Cinco tonterías de la autosuperación

 

 

Ya sea que invoque a los gurús del éxito o los secretos “cuánticos” la autosuperación suele repetirse en sus promesas y en la pobreza de sus argumentos. Escogí cinco tópicos y aproveché para responder por qué son una tontería.

 

  1. Si yo puedo, ¡tú también! No, los seres humanos diferimos tanto en lo biológico como en lo sociocultural. La diferencia se traduce en un espectro de capacidades que va desde el descoordinado para aplaudir hasta quien tiene un oído perfecto. De las capacidades de uno no se puede inferir una capacidad igual. Es cierto que el entrenamiento es capaz de procurar cambios, mejorías, pero es más limitado de lo que los optimistas están dispuestos a confesar. Determinada persona puede entrenar tan duro como Serena Williams, LeBron James o Usain Bolt sin estar medianamente cerca a su nivel.

 

  1. Si lo quieres, ¡lo puedes! No, si nuestros deseos no mantienen una relación con la realidad y el puñado de posibilidades en nuestro presente y futuro, podemos caer en una frustración perpetua. Querer, incluso intensamente, incluso encendiendo velas, no es una llave mágica que cambie la realidad. Puede ser el comienzo de algo, sí, pero no es una garantía de que ese algo pueda llevarse a cabo.

 

  1. ¡Tú te lo mereces! Cualquier persona sensata imaginaría que hay una proporción razonable entre el esfuerzo y la recompensa, pero la frase se emplea como una clave para darse un capricho. Sin embargo, no es necesario visitar un pabellón oncológico infantil para reconocer que hay sufrimientos inmerecidos y privilegios no ganados. El problema adicional consiste en que se crea el hábito de pensar que la vida administra mágicamente merecimientos por virtudes y esfuerzos, y no es así.
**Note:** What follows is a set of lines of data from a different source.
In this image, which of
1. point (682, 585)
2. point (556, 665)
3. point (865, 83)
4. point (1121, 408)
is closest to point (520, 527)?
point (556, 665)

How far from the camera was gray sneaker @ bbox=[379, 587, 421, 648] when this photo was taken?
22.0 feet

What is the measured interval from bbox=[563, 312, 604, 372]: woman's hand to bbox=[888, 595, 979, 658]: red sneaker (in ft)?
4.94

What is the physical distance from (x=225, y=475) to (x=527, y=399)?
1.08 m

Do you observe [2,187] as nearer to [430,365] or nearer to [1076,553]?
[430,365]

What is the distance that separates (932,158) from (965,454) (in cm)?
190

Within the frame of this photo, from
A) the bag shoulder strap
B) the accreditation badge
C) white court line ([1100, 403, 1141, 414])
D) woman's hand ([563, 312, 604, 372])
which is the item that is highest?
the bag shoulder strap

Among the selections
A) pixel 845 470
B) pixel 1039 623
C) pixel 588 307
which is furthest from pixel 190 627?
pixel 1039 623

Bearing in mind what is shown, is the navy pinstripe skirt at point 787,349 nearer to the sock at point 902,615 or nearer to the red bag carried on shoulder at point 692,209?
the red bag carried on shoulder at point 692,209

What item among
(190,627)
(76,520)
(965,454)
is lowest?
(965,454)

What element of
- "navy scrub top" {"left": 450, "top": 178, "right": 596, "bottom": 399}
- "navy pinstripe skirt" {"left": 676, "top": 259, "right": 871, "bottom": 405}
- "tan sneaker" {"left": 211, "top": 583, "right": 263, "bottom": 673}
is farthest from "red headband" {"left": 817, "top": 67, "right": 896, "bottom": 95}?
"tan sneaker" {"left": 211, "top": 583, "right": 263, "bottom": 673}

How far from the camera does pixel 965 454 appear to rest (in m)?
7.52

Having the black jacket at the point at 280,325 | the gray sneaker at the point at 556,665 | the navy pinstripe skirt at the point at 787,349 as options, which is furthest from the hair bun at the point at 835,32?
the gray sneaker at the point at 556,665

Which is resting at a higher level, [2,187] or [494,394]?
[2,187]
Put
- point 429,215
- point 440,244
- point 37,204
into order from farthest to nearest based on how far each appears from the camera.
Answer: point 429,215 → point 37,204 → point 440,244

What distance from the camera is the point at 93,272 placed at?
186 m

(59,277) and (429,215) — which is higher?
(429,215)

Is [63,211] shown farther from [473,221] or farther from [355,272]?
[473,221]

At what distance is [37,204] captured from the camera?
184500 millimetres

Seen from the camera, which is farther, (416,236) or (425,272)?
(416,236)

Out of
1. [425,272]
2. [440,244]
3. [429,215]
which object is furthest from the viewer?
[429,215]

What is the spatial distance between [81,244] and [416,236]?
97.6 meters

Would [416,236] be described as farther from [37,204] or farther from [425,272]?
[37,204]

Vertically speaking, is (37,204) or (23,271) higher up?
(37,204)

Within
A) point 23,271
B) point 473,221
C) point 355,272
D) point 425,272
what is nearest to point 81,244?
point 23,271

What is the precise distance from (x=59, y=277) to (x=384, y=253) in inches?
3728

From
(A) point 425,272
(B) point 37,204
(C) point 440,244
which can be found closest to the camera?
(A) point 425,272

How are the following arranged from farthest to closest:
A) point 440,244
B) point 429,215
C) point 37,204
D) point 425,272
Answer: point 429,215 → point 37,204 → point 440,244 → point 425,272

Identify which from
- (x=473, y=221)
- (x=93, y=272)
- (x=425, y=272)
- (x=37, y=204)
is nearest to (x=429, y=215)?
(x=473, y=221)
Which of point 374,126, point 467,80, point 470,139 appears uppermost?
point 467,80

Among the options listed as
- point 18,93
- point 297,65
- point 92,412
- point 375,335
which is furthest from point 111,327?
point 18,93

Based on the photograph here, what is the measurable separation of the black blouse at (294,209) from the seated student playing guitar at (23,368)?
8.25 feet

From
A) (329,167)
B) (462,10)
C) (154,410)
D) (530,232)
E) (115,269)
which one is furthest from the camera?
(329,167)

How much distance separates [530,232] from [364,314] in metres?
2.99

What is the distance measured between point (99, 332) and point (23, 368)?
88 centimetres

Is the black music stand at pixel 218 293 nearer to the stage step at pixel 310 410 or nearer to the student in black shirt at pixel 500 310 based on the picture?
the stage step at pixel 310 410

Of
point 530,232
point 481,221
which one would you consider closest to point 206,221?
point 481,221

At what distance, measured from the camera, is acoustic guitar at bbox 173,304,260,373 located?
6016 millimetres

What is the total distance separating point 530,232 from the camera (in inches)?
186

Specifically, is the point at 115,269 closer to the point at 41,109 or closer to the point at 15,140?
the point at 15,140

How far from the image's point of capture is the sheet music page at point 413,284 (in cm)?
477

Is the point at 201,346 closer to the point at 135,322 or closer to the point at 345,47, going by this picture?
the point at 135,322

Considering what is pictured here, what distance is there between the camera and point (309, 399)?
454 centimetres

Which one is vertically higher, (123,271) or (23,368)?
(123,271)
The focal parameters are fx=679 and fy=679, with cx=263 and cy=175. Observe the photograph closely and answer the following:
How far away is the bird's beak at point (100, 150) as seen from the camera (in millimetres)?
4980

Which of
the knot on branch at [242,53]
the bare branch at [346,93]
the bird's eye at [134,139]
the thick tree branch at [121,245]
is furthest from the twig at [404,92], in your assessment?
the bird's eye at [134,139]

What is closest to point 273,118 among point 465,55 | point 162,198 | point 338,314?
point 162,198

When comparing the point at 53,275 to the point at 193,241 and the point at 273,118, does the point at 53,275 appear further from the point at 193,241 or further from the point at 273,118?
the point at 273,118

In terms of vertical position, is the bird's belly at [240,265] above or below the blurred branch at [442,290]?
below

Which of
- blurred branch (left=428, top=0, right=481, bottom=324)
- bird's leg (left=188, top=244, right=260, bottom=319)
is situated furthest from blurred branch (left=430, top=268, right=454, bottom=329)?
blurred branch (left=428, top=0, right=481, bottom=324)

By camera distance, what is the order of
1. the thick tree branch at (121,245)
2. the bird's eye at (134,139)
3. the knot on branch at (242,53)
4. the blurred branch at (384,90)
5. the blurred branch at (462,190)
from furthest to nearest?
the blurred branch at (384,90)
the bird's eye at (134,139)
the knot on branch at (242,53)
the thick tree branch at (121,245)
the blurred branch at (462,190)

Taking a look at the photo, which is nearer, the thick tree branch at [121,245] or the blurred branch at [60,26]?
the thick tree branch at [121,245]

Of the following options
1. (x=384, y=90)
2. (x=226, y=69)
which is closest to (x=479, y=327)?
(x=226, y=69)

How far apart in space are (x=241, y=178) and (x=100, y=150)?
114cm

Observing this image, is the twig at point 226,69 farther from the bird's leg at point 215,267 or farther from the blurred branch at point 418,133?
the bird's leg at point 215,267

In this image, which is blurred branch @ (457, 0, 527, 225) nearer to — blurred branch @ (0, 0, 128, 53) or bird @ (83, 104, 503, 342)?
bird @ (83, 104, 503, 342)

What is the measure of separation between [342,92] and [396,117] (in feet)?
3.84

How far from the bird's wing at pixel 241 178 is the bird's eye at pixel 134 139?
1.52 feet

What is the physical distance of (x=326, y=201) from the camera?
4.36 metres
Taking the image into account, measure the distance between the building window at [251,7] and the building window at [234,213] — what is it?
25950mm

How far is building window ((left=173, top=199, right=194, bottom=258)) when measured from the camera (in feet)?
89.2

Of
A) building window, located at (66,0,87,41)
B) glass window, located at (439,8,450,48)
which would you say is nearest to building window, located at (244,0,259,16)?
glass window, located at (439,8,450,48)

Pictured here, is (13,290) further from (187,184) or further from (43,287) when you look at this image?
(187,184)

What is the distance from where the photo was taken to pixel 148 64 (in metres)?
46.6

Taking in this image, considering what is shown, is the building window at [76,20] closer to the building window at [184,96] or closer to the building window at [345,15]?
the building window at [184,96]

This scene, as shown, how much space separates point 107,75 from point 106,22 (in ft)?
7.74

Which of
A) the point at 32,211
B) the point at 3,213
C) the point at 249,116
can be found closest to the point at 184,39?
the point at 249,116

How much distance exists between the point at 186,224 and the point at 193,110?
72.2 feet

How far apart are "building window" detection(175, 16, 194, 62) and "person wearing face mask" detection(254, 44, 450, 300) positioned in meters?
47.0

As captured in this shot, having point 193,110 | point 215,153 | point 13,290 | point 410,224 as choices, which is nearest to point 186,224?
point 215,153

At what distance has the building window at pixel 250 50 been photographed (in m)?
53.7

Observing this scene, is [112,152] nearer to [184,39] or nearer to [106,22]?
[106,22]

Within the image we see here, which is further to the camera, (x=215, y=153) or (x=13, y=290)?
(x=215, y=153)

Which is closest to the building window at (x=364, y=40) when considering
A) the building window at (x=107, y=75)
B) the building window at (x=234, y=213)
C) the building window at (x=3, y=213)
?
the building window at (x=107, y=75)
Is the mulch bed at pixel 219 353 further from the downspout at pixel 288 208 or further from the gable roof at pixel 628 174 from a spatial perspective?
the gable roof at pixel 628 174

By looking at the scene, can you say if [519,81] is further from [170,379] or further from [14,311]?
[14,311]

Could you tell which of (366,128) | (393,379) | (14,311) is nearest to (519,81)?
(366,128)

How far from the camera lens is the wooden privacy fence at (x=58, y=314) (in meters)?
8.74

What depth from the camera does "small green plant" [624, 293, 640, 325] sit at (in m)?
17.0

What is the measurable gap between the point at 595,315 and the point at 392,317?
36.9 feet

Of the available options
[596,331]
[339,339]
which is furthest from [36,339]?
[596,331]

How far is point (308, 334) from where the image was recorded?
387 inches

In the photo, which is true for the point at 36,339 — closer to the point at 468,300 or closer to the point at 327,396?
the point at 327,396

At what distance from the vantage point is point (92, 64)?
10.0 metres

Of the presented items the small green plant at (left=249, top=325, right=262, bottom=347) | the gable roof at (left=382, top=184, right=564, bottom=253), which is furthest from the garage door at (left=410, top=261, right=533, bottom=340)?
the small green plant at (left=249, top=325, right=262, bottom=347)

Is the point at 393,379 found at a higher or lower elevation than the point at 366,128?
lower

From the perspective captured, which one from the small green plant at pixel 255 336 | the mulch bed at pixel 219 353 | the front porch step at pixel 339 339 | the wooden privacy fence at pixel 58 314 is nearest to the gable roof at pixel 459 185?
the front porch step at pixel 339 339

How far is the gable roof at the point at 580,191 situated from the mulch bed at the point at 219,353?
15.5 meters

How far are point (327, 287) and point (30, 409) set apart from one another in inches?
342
Véase: guerras, enfermedades, terremotos, etc.

 

  1. Si piensas positivo, ¡todo es posible! Una actitud esperanzadora puede ser una ventaja en varios escenarios, pero no en todos. El optimista puede pasar por cínico en un accidente o en un funeral. La esperanza es importante, pero no hace acuerdos privados con la realidad. Hay ocasiones donde avivar su llama contribuye a quemar a una persona.

 

  1. Tú puedes ser exitoso, feliz, saludable, tener una vida sexual plena, una pareja ideal, ser buen padre o madre, hermano o hermana, ser talentoso, rico, auténtico, único, incluso famoso. Muchos de las aspiraciones de una persona se vuelven excluyentes entre sí: ¿cuántas veces el precio del éxito laboral es abandonar las relaciones familiares o exponer nuestra salud? ¿Cuántas veces apostar en una mesa implica descuidar las demás? Además, ¿pueden coordinarse todos los frentes para que no sea excluyentes entre sí y se viva en esa plenitud durante mucho tiempo? Ante semejante pretensión la autosuperación dice que sí, que sí se puede. Dobla la apuesta y miente otra vez.